----- TEXTO DE LECTURA -----
El complejo Alcalá-Meco es una vomitona de cemento. Gris, gris, gris. Paredes inmensas que ocultan cualquier cosa que ocurra en el recinto. Como entrar en un campo de entrenamiento de marines o algo así. Raro. La sensación de privación de libertad es casi física. Bajamos del coche y entramos. Se abren unas puertas de esas como de las pelis. Nos piden los dnis y nos dan unas tarjetitas de visitantes. Hay funcionarios.

Pasamos a un patio donde ya hay internos. Es la zona común y no todos pueden acceder aquí. Se pasean en grupos. Hay alguno muy freakie, con pantuflas de cuadros, sudadera de rapero y mirada ida. El sexo femenino brilla por su ausencia. Entramos en el módulo donde se celebra el acto. El salón está a oscuras. Una mujer risueña y encantadora nos explica que se ha ido la luz y que están tratando de arreglarlo. Me veo tocando a pelo y a oscuras. Reglubs.
----- DATOS SIN PROCESAR -----
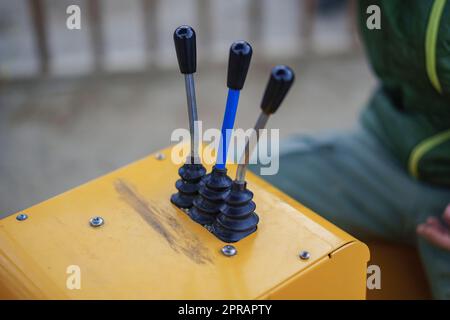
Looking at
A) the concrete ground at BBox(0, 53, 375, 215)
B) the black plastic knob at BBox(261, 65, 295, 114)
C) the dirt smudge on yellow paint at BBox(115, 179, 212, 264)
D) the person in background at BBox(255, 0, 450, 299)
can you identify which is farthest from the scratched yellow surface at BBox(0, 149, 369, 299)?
the concrete ground at BBox(0, 53, 375, 215)

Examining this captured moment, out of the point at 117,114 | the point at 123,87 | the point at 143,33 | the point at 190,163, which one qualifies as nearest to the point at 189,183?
the point at 190,163

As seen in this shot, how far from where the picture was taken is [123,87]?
1982 millimetres

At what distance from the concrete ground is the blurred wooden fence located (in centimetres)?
5

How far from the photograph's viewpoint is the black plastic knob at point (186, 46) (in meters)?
0.69

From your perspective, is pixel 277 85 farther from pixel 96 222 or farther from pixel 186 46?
pixel 96 222

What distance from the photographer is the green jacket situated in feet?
3.10

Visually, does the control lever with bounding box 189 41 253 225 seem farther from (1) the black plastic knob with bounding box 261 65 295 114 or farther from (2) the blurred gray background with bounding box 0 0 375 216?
(2) the blurred gray background with bounding box 0 0 375 216

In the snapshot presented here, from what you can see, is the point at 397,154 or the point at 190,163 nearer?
the point at 190,163

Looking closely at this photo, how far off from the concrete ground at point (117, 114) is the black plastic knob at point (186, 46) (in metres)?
0.86

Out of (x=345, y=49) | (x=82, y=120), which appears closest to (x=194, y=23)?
(x=345, y=49)

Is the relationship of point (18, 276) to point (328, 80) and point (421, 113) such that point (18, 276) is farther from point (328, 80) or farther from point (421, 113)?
point (328, 80)

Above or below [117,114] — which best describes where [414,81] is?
above

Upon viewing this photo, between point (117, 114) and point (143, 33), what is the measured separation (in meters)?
0.45
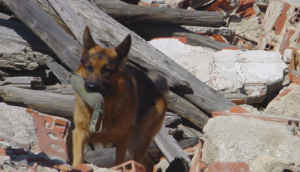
-----
▶ **CONSIGNA**
Responde, por favor, a estas preguntas sobre el texto de la visita a Alcalá-Meco:
1. ¿Qué reciben los visitantes cuando entregan los DNI?
2. ¿Qué calzado lleva uno de los internos del patio?
3. Según la mujer risueña, ¿por qué está a oscuras el salón?

▶ **TAREA RESUELTA**
1. Unas tarjetitas de visitantes.
2. Pantuflas de cuadros.
3. Porque se ha ido la luz.